* **CHECK YOUR UNDERSTANDING**
• a. Do the following statements agree with the passage below about Literati Bookstore? For each, answer yes or no and quote the deciding words from the passage. (i) Before the closure, Literati typically received 10 to 15 online book orders a day. (ii) The owners committed to keeping their workers on payroll at least until the end of April. (iii) Most dystopian titles at Literati have sold out.
• b. From the passage below about Literati Bookstore, copy word for word the section that begins at the words "The Literati staff" and ends after the words "around his business.".

For some small businesses, the COVID-19 shutdowns could be a death sentence. In order to survive, owners are having to quickly pivot to new ways of doing business.
That includes Mike Gustafson. He owns Literati Bookstore in Ann Arbor with his wife Hilary. On March 13, they told customers the store would be closed indefinitely due to the coronavirus pandemic. After their announcement, they received a flood of online orders. Literati sells mostly out of their storefront, and typically only gets 10 to 15 online book orders a day. After they announced they were closing the store, that number surged to more than 700 orders.
The Literati staff had to quickly ramp up their infrastructure for online sales. The adjustment to running an entirely online operation has been a difficult, but “welcomed challenge,” said Gustafson. He said he's grateful to have customers rallying around his business.
“It almost feels like a scene out of an old-timey movie where people around not just Ann Arbor, but around the entire country, are putting their money where their mouths are and saying ‘We don’t want you to close,’” Gustafson said. “I think a lot of people are really starting to understand the serious and potentially perilous situation that small businesses like mine, who have under 50 employees, are faced with.”
If one were to peek into the windows of Literati these days, Gustafson said, you wouldn’t see a tidy, independent bookstore. Instead you would see packing materials and boxes strewn about the checkered floor. They are simultaneously training employees how to fulfill online book orders, while also attempting to meet the very sudden increase in demand.
Though they are eating the costs of reduced shipping fees, Gustafson said he's hopeful that the large quantity of books sold will balance the losses. He said they are also committed to keeping their part- and full-time workers on payroll at least until the end of March.
“Hilary and I have dedicated and set aside some personal savings to pay this payroll just to give everybody on staff a fighting chance,” Gustafson said. “We’re hopeful that, because so many of us are in the same position, that there could be some creative solutions nationwide about this challenge.”
While the storefront remains closed, Gustafson said his staff has started brainstorming ways to interact with their customers from afar through digital book clubs and online writing courses.
Oh, and if you’re looking to buy a dystopian novel from Literati—you may be out of luck. It probably won't surprise you that most titles have sold out.

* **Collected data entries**
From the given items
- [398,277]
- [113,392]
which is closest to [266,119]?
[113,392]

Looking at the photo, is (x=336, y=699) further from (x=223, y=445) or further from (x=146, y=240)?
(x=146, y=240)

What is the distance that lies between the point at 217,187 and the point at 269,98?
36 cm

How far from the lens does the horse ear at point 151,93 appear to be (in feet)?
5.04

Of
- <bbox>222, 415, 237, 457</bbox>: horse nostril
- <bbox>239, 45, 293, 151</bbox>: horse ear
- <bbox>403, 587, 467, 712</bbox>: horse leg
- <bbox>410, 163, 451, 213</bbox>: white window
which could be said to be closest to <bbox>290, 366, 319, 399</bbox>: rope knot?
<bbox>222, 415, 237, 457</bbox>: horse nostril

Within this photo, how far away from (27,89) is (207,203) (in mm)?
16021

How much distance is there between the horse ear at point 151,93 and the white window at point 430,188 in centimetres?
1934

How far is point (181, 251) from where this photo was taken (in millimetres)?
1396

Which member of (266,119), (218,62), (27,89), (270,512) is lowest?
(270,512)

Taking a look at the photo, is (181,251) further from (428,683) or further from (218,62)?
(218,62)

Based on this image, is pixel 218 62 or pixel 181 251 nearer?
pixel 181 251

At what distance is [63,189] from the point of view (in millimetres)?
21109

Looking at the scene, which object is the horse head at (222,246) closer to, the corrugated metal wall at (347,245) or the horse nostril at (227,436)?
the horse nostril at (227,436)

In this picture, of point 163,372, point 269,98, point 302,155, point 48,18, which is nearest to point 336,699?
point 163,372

* **YOUR RESPONSES**
• a.
(i) Yes: "typically only gets 10 to 15 online book orders a day"
(ii) No: "committed to keeping their part- and full-time workers on payroll at least until the end of March"
(iii) Yes: "most titles have sold out"

• b.
The Literati staff had to quickly ramp up their infrastructure for online sales. The adjustment to running an entirely online operation has been a difficult, but “welcomed challenge,” said Gustafson. He said he's grateful to have customers rallying around his business.